▸ FRAGMENT TEKSTU:
* * *

To jest tylko wersja do druku, aby zobaczyć pełną wersję tematu, kliknij TUTAJ
Uzdrowienie Małżeństwa :: Forum Pomocy SYCHAR ::
Kryzys małżeński - rozwód czy ratowanie małżeństwa?

Rozwód czy ratowanie małżeństwa? - Czy mogę odejść?!

Anonymous - 2014-07-30, 22:23

Tak to prawda że mają tylko w temacie wychowania dzieci też byłam i jestem sama
On trzymał się zawsze z boku bo miał "ważniejsze" sprawy na głowie
Ja nie bronie kontaktu mu z dziećmi ale ten ogranicza się do zawiezienia i odebrania dzieci ze szkoły.Niewidzę żeby szukał jakiejś okazji do spędzania z nimi czasu.
A oni czekają....

Anonymous - 2014-07-30, 22:46

Weź poprawkę , że to jedynak , poniekąd jakieś okaleczenie
( sorry jedynaki , ale Wam trudniej ) .
Reakcja oja ( teścia ) ZNOWU ........... też coś mówi .

Matka z natury przechodzi ( chce czy nie )
przygotowanie do macierzyństwa .
Z facetami gorzej .
Twoją rolą było trochę go zachęcić .
Jasne , czasem niełatwe a i swiadomości brak .

To niech jeszcze "wyprowadza na podwórko" , albo inne konkrety .
Niech gdzieś zabiera , choćby na spotkania towarzyskie . :mrgreen:

Anonymous - 2014-07-31, 00:23

mare1966 napisał/a:
Kinga ,
Sarepta to jakiś stary cud
i dość dawno był . :mrgreen:


To bliżej masz całą Ewangelię- cud za cudem. :mrgreen:
np.Od rozmnożenia chleba i ryb przez uciszenie jeziora, aż po uwolnienie opętanego z Gerazy i przepedzenia demonów w świnie.

* * *

▸ PRZEKAZANE DANE:
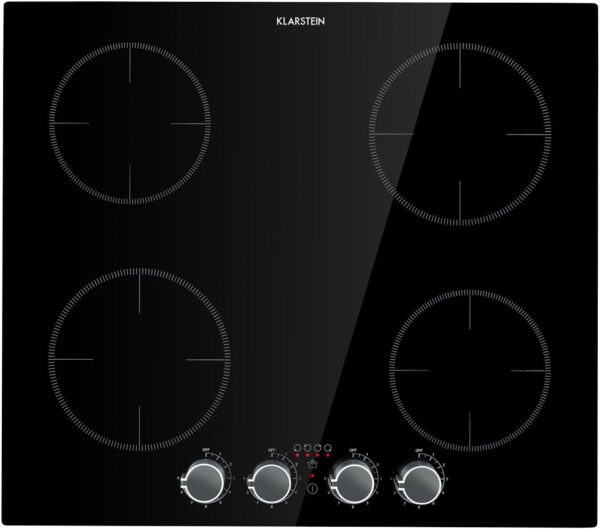Klarstein Induktionskochfeld 6000W 4 Felder Einbau
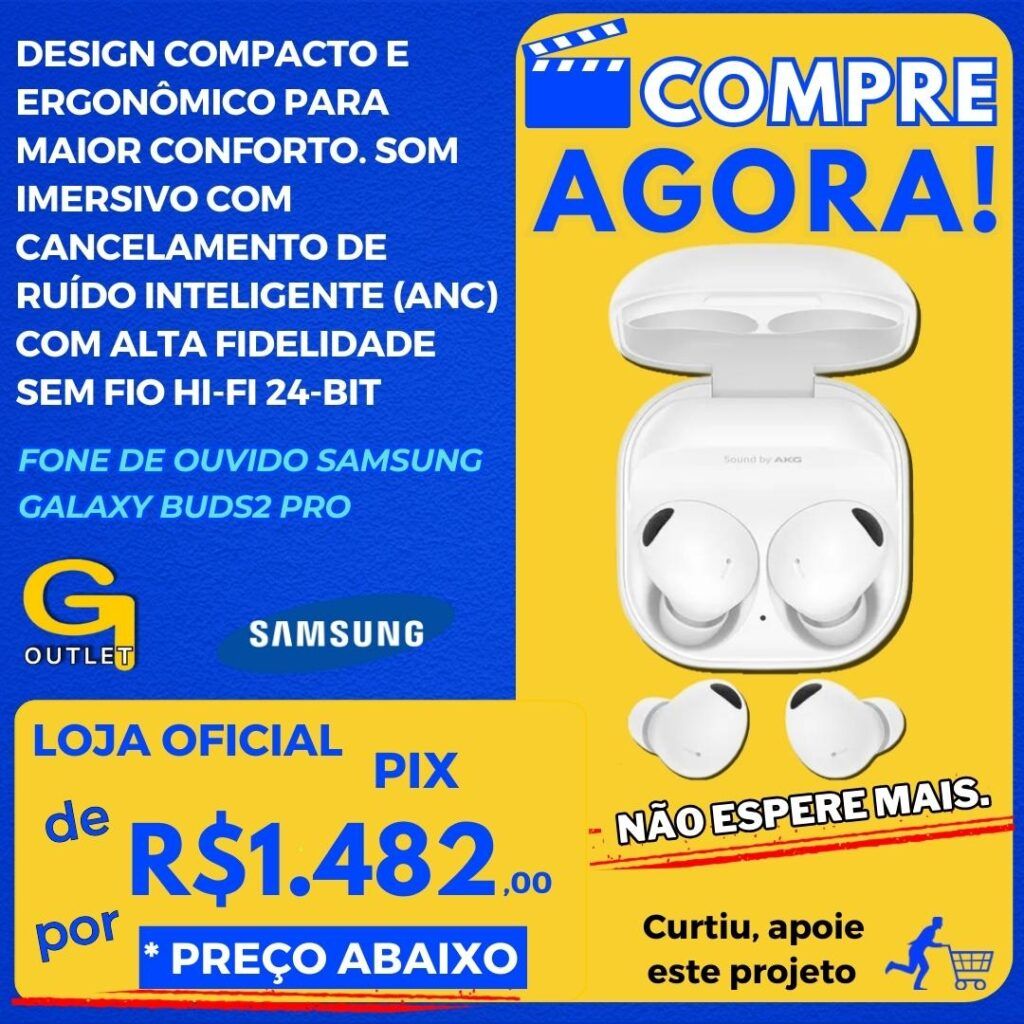 Fone de Ouvido Samsung Galaxy Buds2 Pro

* * *

▸ PYTANIA DO TEKSTU:
**1)** Odpowiedz na poniższe pytania dotyczące wątku z forum o kryzysie małżeńskim:
(a) Do czego według pierwszego wpisu ogranicza się kontakt ojca z dziećmi?
(b) Jak autor drugiego wpisu określa bycie jedynakiem?
(c) Jak w cytowanej wypowiedzi użytkownika mare1966 opisana jest Sarepta?
**2)** Wypisz daty i godziny wszystkich wpisów w wątku z forum o kryzysie małżeńskim.
**3)** Dopisz dalszy ciąg wątku z forum o kryzysie małżeńskim, zaczynając od miejsca, w którym kończy się ostatnie zdanie.

▸ ODPOWIEDZI DO ZADAŃ:
**1)**
(a) Kontakt ogranicza się do zawiezienia i odebrania dzieci ze szkoły.
(b) Określa je jako „poniekąd jakieś okaleczenie”.
(c) Sarepta jest opisana jako „jakiś stary cud”, który „dość dawno był”.

**2)**
2014-07-30, 22:23
2014-07-30, 22:46
2014-07-31, 00:23

**3)**
A Jołaśka niech idzie za ciosem i prosi Pana o wszystko jednym ciurkiem bez ograniczeń, bo (12) Od czasów Jana Chrzciciela aż dotychczas królestwo niebieskie gwałt cierpi i gwałtownicy zdobywają je siłą.(Ew. Mateusza 11:12 Biblia Warszawsko-Praska) :mrgreen:

Anonymous - 2014-07-31, 07:52

:->
zaproponowałam klasyczne rozwiązanie kiedy się wyprowadził, w sobotę albo niedzielę może zabierać chłopców 2 razy wypaliło za 3pojechali na "spotkanie towarzyskie" chłopcy stwierdzili że oni więcej z tatą nie jadą bo siedzieli w samochodzie i się wynudzili, pytam czy niemogli wyjść z samochodu i pobiegać? "nie bo tata z kolegami palili i strasznie przeklinali" a to był jakiś parking....
Co do zachęcania,na wszelkie artykuły książki czy inne tego typu słyszałam zawsze że to mu niepotrzebne bo on wie jak wychowywać swoje dziecko, albo że niema na to czasu, chciałam szukać pomocy u specjalistów również wtedy kiedy widziałam że jest źle, ale słyszałam wtedy żę on niema na tyle zaufania do obcych ludzi żeby opowiedzieć/otworzyć się przed nimi. A kiedy już znalazłam wydawało mi się dobre rozwiązanie, i poszedł ze mną do psychologa zasiadł w fotelu i stwierdził że "przyszedł dowiedzieć się jak ma się rozstać z żoną polubownie bo on chce odejść a ona robi sceny i się rzuca"

a co do dzieci jeszcze najbardziej boli mnie rywalizacja jego ciągła rywalizacja z nimi, nie tłumaczy nie pomaga tylko udowadnia że jest od nich lepszy Ze nie potrafią, nie mówię że ma im dawać wygrywać specjalnie, ale widzę że chłopców te zabawy raczej łamią emocjonalnie niż sprawiają frajdę.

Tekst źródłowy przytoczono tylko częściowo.